Start of Data shown
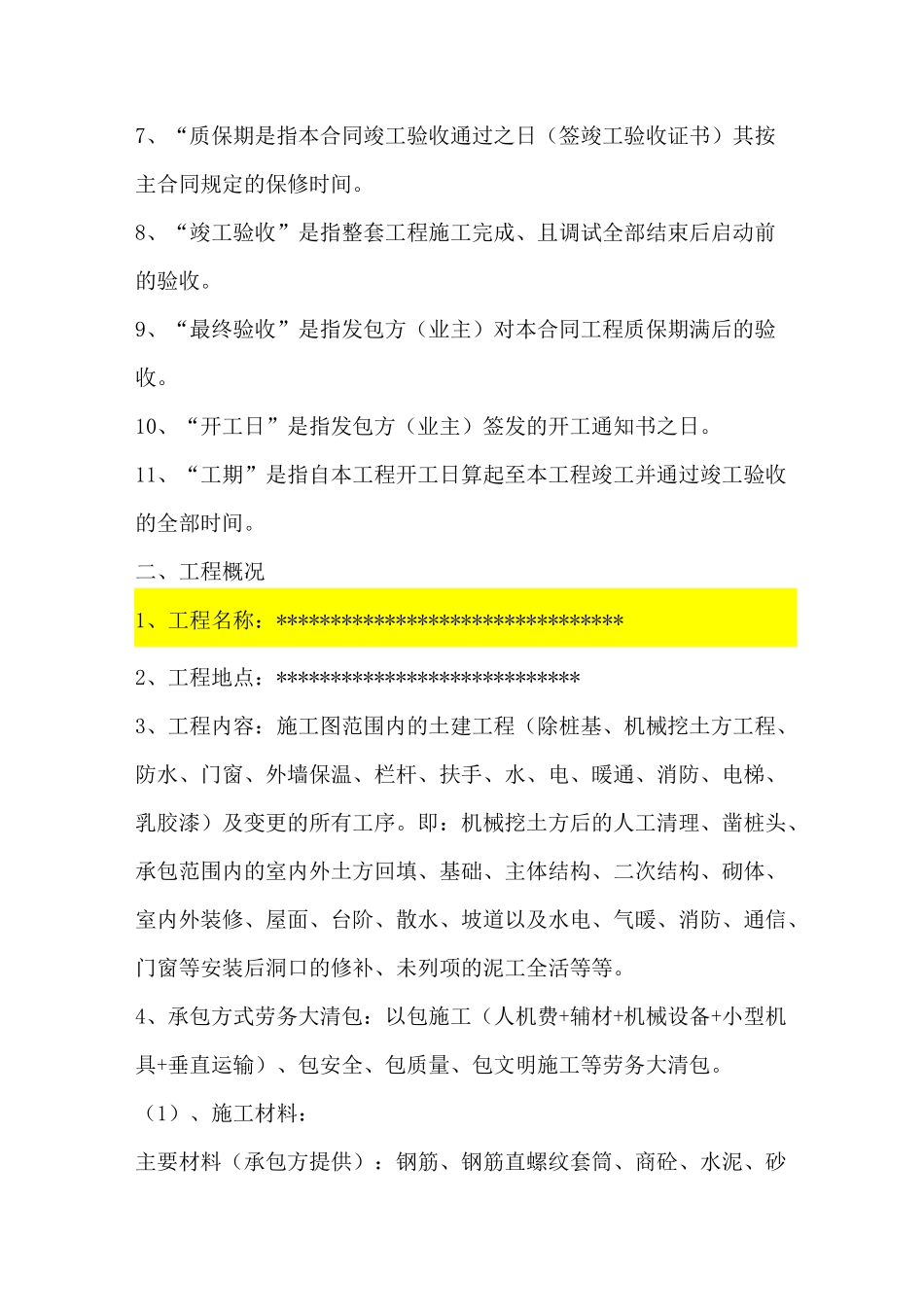 7、“质保期是指本合同竣工验收通过之日（签竣工验收证书）其按主合同规定的保修时间。

8、“竣工验收”是指整套工程施工完成、且调试全部结束后启动前的验收。

9、“最终验收”是指发包方（业主）对本合同工程质保期满后的验收。

10、“开工日”是指发包方（业主）签发的开工通知书之日。

11、“工期”是指自本工程开工日算起至本工程竣工并通过竣工验收的全部时间。

二、工程概况

1、工程名称：********************************

2、工程地点：****************************

3、工程内容：施工图范围内的土建工程（除桩基、机械挖土方工程、防水、门窗、外墙保温、栏杆、扶手、水、电、暖通、消防、电梯、乳胶漆）及变更的所有工序。即：机械挖土方后的人工清理、凿桩头、承包范围内的室内外土方回填、基础、主体结构、二次结构、砌体、室内外装修、屋面、台阶、散水、坡道以及水电、气暖、消防、通信、门窗等安装后洞口的修补、未列项的泥工全活等等。

4、承包方式劳务大清包：以包施工（人机费+辅材+机械设备+小型机具+垂直运输）、包安全、包质量、包文明施工等劳务大清包。

（1）、施工材料：

主要材料（承包方提供）：钢筋、钢筋直螺纹套筒、商砼、水泥、砂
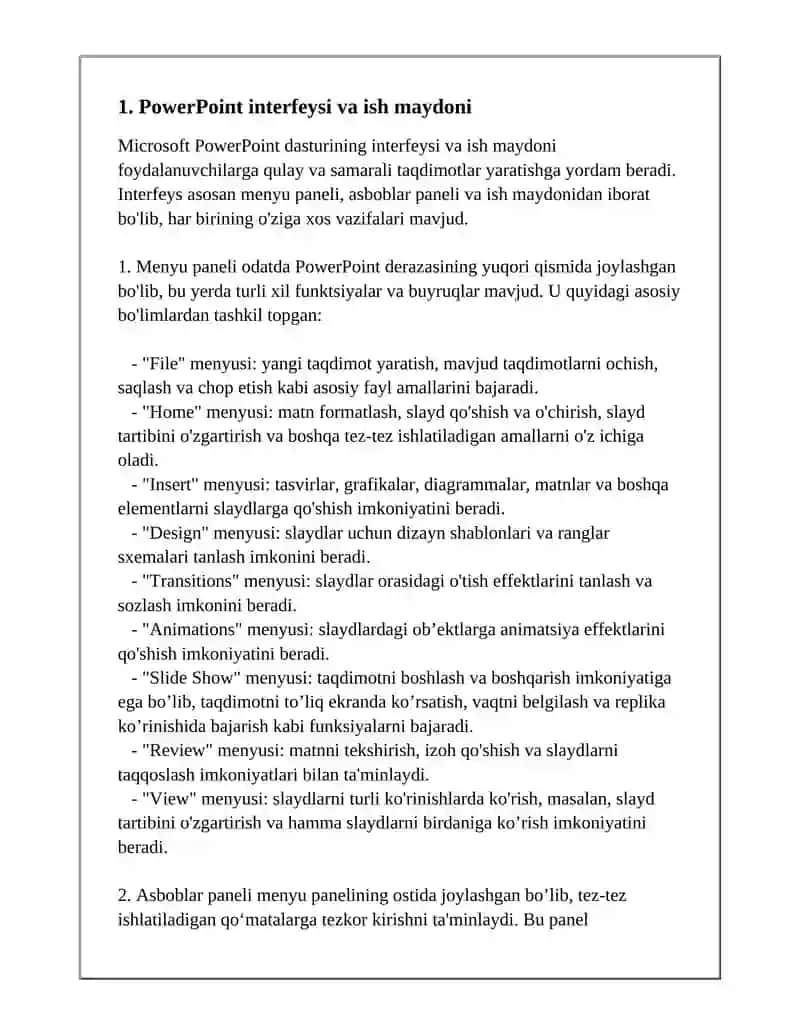 1. PowerPoint interfeysi va ish maydoni

Microsoft PowerPoint dasturining interfeysi va ish maydoni foydalanuvchilarga qulay va samarali taqdimotlar yaratishga yordam beradi. Interfeys asosan menyu paneli, asboblar paneli va ish maydonidan iborat bo'lib, har birining o'ziga xos vazifalari mavjud.

1. Menyu paneli odatda PowerPoint derazasining yuqori qismida joylashgan bo'lib, bu yerda turli xil funktsiyalar va buyruqlar mavjud. U quyidagi asosiy bo'limlardan tashkil topgan:

- "File" menyusi: yangi taqdimot yaratish, mavjud taqdimotlarni ochish, saqlash va chop etish kabi asosiy fayl amallarini bajaradi.
- "Home" menyusi: matn formatlash, slayd qo'shish va o'chirish, slayd tartibini o'zgartirish va boshqa tez-tez ishlatiladigan amallarni o'z ichiga oladi.
- "Insert" menyusi: tasvirlar, grafikalar, diagrammalar, matnlar va boshqa elementlarni slaydlarga qo'shish imkoniyatini beradi.
- "Design" menyusi: slaydlar uchun dizayn shablonlari va ranglar sxemalari tanlash imkonini beradi.
- "Transitions" menyusi: slaydlar orasidagi o'tish effektlarini tanlash va sozlash imkonini beradi.
- "Animations" menyusi: slaydlardagi ob’ektlarga animatsiya effektlarini qo'shish imkoniyatini beradi.
- "Slide Show" menyusi: taqdimotni boshlash va boshqarish imkoniyatiga ega bo’lib, taqdimotni to’liq ekranda ko’rsatish, vaqtni belgilash va replika ko’rinishida bajarish kabi funksiyalarni bajaradi.
- "Review" menyusi: matnni tekshirish, izoh qo'shish va slaydlarni taqqoslash imkoniyatlari bilan ta'minlaydi.
- "View" menyusi: slaydlarni turli ko'rinishlarda ko'rish, masalan, slayd tartibini o'zgartirish va hamma slaydlarni birdaniga ko’rish imkoniyatini beradi.

2. Asboblar paneli menyu panelining ostida joylashgan bo’lib, tez-tez ishlatiladigan qo‘matalarga tezkor kirishni ta'minlaydi. Bu panel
End of Data shown
**What the task asks**
If a line of the records includes the string "asosiy", copy it out.

**Response below**
1. Menyu paneli odatda PowerPoint derazasining yuqori qismida joylashgan bo'lib, bu yerda turli xil funktsiyalar va buyruqlar mavjud. U quyidagi asosiy bo'limlardan tashkil topgan:
- "File" menyusi: yangi taqdimot yaratish, mavjud taqdimotlarni ochish, saqlash va chop etish kabi asosiy fayl amallarini bajaradi.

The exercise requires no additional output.